■ **DATA FOR PROCESSING**:
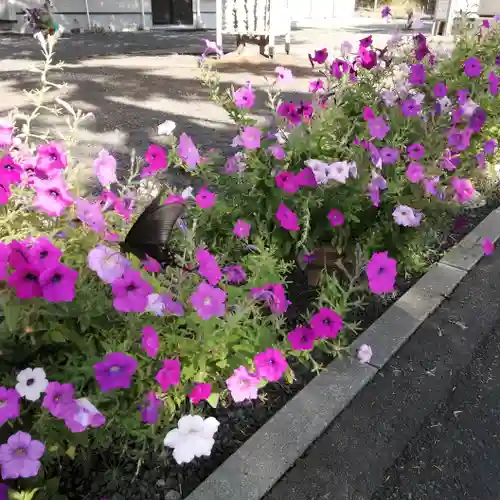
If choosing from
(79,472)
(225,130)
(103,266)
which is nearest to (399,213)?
(103,266)

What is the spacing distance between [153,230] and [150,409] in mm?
517

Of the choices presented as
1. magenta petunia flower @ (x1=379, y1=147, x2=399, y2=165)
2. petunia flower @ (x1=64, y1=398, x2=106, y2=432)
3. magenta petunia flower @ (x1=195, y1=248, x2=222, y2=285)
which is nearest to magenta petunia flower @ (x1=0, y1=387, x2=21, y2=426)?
petunia flower @ (x1=64, y1=398, x2=106, y2=432)

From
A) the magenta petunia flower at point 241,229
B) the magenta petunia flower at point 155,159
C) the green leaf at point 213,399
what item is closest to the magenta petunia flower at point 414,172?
the magenta petunia flower at point 241,229

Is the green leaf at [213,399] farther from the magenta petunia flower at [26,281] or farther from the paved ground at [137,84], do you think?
the paved ground at [137,84]

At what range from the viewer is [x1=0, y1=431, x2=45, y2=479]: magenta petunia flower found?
1.23m

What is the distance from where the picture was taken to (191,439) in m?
1.37

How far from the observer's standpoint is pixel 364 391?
207 cm

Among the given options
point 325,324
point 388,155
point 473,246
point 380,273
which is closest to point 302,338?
point 325,324

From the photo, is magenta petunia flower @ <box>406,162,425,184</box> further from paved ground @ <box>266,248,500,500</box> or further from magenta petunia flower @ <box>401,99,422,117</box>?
paved ground @ <box>266,248,500,500</box>

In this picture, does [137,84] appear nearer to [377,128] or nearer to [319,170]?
[377,128]

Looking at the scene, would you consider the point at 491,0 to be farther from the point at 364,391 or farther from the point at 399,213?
the point at 364,391

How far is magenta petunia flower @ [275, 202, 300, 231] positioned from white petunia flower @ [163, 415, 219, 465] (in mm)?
1022

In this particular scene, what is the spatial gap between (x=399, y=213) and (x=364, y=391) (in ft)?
2.75

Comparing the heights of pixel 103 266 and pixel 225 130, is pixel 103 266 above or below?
above
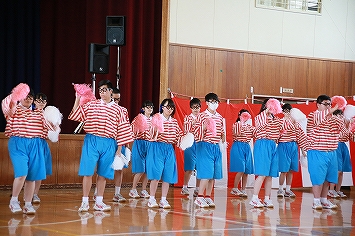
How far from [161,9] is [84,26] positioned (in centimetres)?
162

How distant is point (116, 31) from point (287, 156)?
3.54 meters

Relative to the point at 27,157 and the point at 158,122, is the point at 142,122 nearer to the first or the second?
the point at 158,122

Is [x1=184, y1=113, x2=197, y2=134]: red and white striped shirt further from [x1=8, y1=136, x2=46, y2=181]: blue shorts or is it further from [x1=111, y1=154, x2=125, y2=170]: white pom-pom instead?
[x1=8, y1=136, x2=46, y2=181]: blue shorts

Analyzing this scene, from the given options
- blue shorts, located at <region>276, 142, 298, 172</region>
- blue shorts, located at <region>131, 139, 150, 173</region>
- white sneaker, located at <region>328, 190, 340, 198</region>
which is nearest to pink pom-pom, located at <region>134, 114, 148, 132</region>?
blue shorts, located at <region>131, 139, 150, 173</region>

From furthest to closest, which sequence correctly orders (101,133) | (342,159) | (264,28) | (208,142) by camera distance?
(264,28) → (342,159) → (208,142) → (101,133)

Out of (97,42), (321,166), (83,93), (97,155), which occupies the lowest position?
(321,166)

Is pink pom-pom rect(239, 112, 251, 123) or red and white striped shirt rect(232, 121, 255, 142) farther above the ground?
pink pom-pom rect(239, 112, 251, 123)

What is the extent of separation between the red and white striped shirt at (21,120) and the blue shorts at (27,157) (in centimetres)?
7

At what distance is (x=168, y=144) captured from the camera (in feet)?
26.8

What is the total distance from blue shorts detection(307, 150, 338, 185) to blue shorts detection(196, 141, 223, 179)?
124cm

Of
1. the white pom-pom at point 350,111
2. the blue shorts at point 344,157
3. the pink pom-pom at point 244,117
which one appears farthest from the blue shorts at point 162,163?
the blue shorts at point 344,157

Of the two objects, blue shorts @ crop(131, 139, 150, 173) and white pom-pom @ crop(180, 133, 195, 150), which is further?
blue shorts @ crop(131, 139, 150, 173)

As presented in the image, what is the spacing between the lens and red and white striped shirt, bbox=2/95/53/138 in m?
6.93

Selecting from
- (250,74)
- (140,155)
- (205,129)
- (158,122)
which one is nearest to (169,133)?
(158,122)
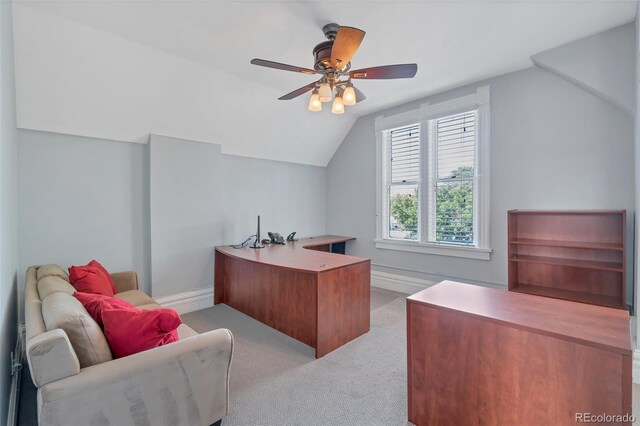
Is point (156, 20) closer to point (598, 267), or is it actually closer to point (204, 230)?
point (204, 230)

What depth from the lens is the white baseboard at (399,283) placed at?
415cm

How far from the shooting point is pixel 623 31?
254 cm

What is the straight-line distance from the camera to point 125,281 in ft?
9.64

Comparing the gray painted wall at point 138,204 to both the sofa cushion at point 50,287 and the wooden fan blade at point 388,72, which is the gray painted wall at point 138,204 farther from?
the wooden fan blade at point 388,72

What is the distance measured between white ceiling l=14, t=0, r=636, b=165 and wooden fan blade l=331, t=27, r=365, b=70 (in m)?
0.43

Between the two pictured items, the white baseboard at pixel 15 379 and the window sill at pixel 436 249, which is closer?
the white baseboard at pixel 15 379

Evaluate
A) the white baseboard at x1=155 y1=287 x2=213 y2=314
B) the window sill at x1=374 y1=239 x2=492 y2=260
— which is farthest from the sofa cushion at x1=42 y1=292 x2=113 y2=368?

■ **WRITTEN INSTRUCTION**:
Reproduce all of the entries above word for word, leaving out the pictures.

■ **FULL OUTPUT**:
If choosing from
(79,472)
(225,130)
(103,266)
which is nearest to (399,213)?
(103,266)

What is the spacing distance between [153,230] and [150,409] in mm?
517

Of the choices presented as
1. magenta petunia flower @ (x1=379, y1=147, x2=399, y2=165)
2. petunia flower @ (x1=64, y1=398, x2=106, y2=432)
3. magenta petunia flower @ (x1=195, y1=248, x2=222, y2=285)
which is nearest to magenta petunia flower @ (x1=0, y1=387, x2=21, y2=426)?
petunia flower @ (x1=64, y1=398, x2=106, y2=432)

From
A) the magenta petunia flower at point 241,229
B) the magenta petunia flower at point 155,159
C) the green leaf at point 213,399
what item is closest to the magenta petunia flower at point 414,172?
the magenta petunia flower at point 241,229

Is the green leaf at [213,399] farther from the magenta petunia flower at [26,281] or farther from the paved ground at [137,84], do you think?
the paved ground at [137,84]

At what range from the viewer is [x1=0, y1=431, x2=45, y2=479]: magenta petunia flower found?
1.23m

What is the distance from where the picture was taken to (191,439) in m?
1.37

How far from the observer's standpoint is pixel 364 391?
207 cm

Among the given options
point 325,324
point 388,155
point 473,246
point 380,273
which is closest to point 302,338?
point 325,324

From the photo, is magenta petunia flower @ <box>406,162,425,184</box> further from paved ground @ <box>266,248,500,500</box> or further from magenta petunia flower @ <box>401,99,422,117</box>?
paved ground @ <box>266,248,500,500</box>

In this picture, does [137,84] appear nearer to [377,128] or nearer to [319,170]?
[377,128]

Looking at the scene, would you consider the point at 491,0 to be farther from the point at 364,391 or farther from the point at 399,213?
the point at 364,391

How far is magenta petunia flower @ [275, 202, 300, 231] positioned from white petunia flower @ [163, 415, 219, 465] (in mm)?
1022

In this particular scene, what is the spatial gap between (x=399, y=213) and (x=364, y=391) (in ft)?
2.75

Comparing the heights of pixel 103 266 and pixel 225 130, is pixel 103 266 above or below?
above
How far from [161,9] is [84,26] positioned (in centimetres)?
162

How distant is point (116, 31) from point (287, 156)?
3.54 meters

Relative to the point at 27,157 and the point at 158,122, is the point at 142,122 nearer to the first or the second?
the point at 158,122

Is [x1=184, y1=113, x2=197, y2=134]: red and white striped shirt further from [x1=8, y1=136, x2=46, y2=181]: blue shorts or is it further from [x1=111, y1=154, x2=125, y2=170]: white pom-pom instead?
[x1=8, y1=136, x2=46, y2=181]: blue shorts

Analyzing this scene, from the given options
- blue shorts, located at <region>276, 142, 298, 172</region>
- blue shorts, located at <region>131, 139, 150, 173</region>
- white sneaker, located at <region>328, 190, 340, 198</region>
which is nearest to pink pom-pom, located at <region>134, 114, 148, 132</region>?
blue shorts, located at <region>131, 139, 150, 173</region>

From furthest to closest, which sequence correctly orders (101,133) | (342,159) | (264,28) | (208,142) by camera distance?
(264,28) → (342,159) → (208,142) → (101,133)

Out of (97,42), (321,166), (83,93), (97,155), which occupies the lowest position?
(321,166)

Is pink pom-pom rect(239, 112, 251, 123) or red and white striped shirt rect(232, 121, 255, 142) farther above the ground?
pink pom-pom rect(239, 112, 251, 123)

What is the extent of separation between the red and white striped shirt at (21,120) and the blue shorts at (27,157) (in centimetres)?
7

At what distance is (x=168, y=144) captured from the camera (in feet)?
26.8

What is the total distance from blue shorts detection(307, 150, 338, 185) to blue shorts detection(196, 141, 223, 179)?
124cm

Of
1. the white pom-pom at point 350,111
2. the blue shorts at point 344,157
3. the pink pom-pom at point 244,117
which one appears farthest from the blue shorts at point 162,163?
the blue shorts at point 344,157

Of the two objects, blue shorts @ crop(131, 139, 150, 173) and white pom-pom @ crop(180, 133, 195, 150), which is further?
blue shorts @ crop(131, 139, 150, 173)

As presented in the image, what is the spacing between the lens and red and white striped shirt, bbox=2/95/53/138 in m?
6.93

Selecting from
- (250,74)
- (140,155)
- (205,129)
- (158,122)
which one is nearest to (169,133)?
(158,122)
Is point (156, 20) closer to point (598, 267), or is it actually closer to point (204, 230)?
point (204, 230)

What depth from the lens is the white baseboard at (399,283) placed at?
415cm

How far from the shooting point is pixel 623 31?
254 cm

What is the straight-line distance from the camera to point 125,281 in ft?
9.64

Comparing the gray painted wall at point 138,204 to both the sofa cushion at point 50,287 and the wooden fan blade at point 388,72, which is the gray painted wall at point 138,204 farther from?
the wooden fan blade at point 388,72

What is the distance measured between white ceiling l=14, t=0, r=636, b=165 and wooden fan blade l=331, t=27, r=365, b=70 (in m)?
0.43

Between the two pictured items, the white baseboard at pixel 15 379 and the window sill at pixel 436 249, which is closer?
the white baseboard at pixel 15 379

Evaluate
A) the white baseboard at x1=155 y1=287 x2=213 y2=314
B) the window sill at x1=374 y1=239 x2=492 y2=260
— which is farthest from the sofa cushion at x1=42 y1=292 x2=113 y2=368?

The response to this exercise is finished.